Adam: Umi also mentions risks to our relationships and our privacy. Some of you disagreed with Umi and some of you agreed. It was a really interesting discussion and we enjoyed reading it.

Rob: Now, we’ve already mentioned Tonya from Russia who lives in Germany. She says: There are not so many Russian people in Germany I can communicate with. I talk online with my internet friends, some of them I’ve know for many years and these friends know me better than some of my real friends in Germany. With some of my internet friends I have an intense relationship and we write almost every week.
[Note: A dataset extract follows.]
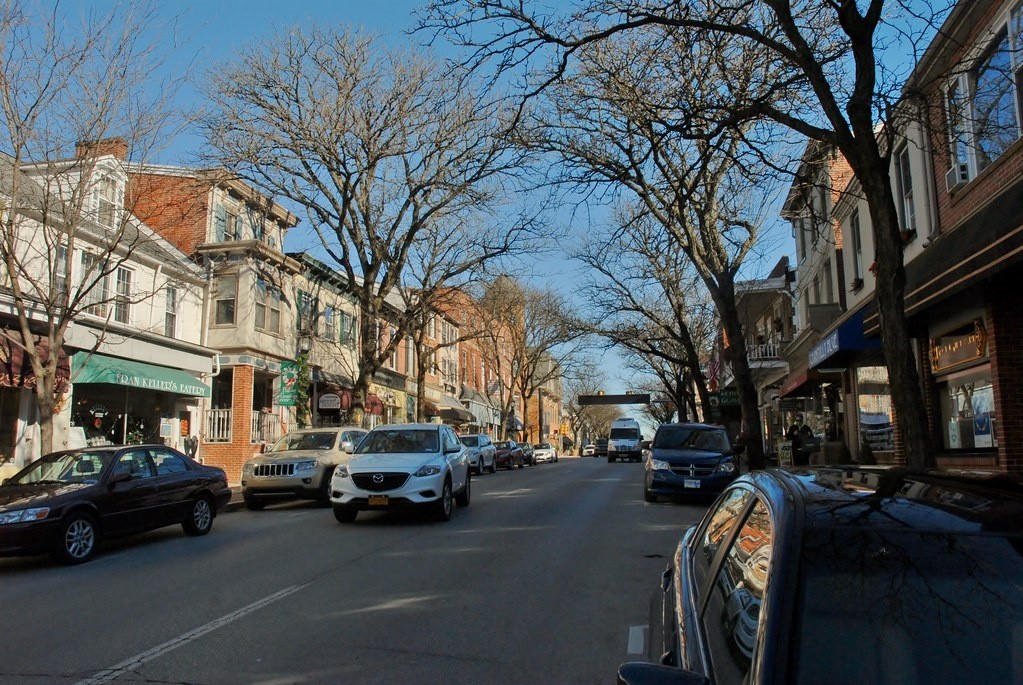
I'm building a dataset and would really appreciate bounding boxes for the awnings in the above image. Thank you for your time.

Adam: So, online friends can help you when you’re away from home. And they can help you get in touch with people all over the world – Amanda Clemente from Brazil has friends “from Argentina to Kazakhstan. It's awesome how knowledge of other languages, especially English, can connect you to different people.”

Rob: That’s true. Some of you did mention that you have online friends that you don’t know in real life. Laia in Spain (whose username is ‘ahappylearner’ - nice user name, Laia!) says “I have lots of "friends" on Facebook, but I don't even know half of them. I know most of them only by sight, I see them around high school but at the most we say hello, how’s it going and bye! And then with some of them on Facebook we talk for hours, but face to face we only greet each other!

Adam: That’s strange, isn’t it? In real life you just say ‘hello, how are you?’, but online you chat like old friends. Maybe it’s a difference between younger people and older people.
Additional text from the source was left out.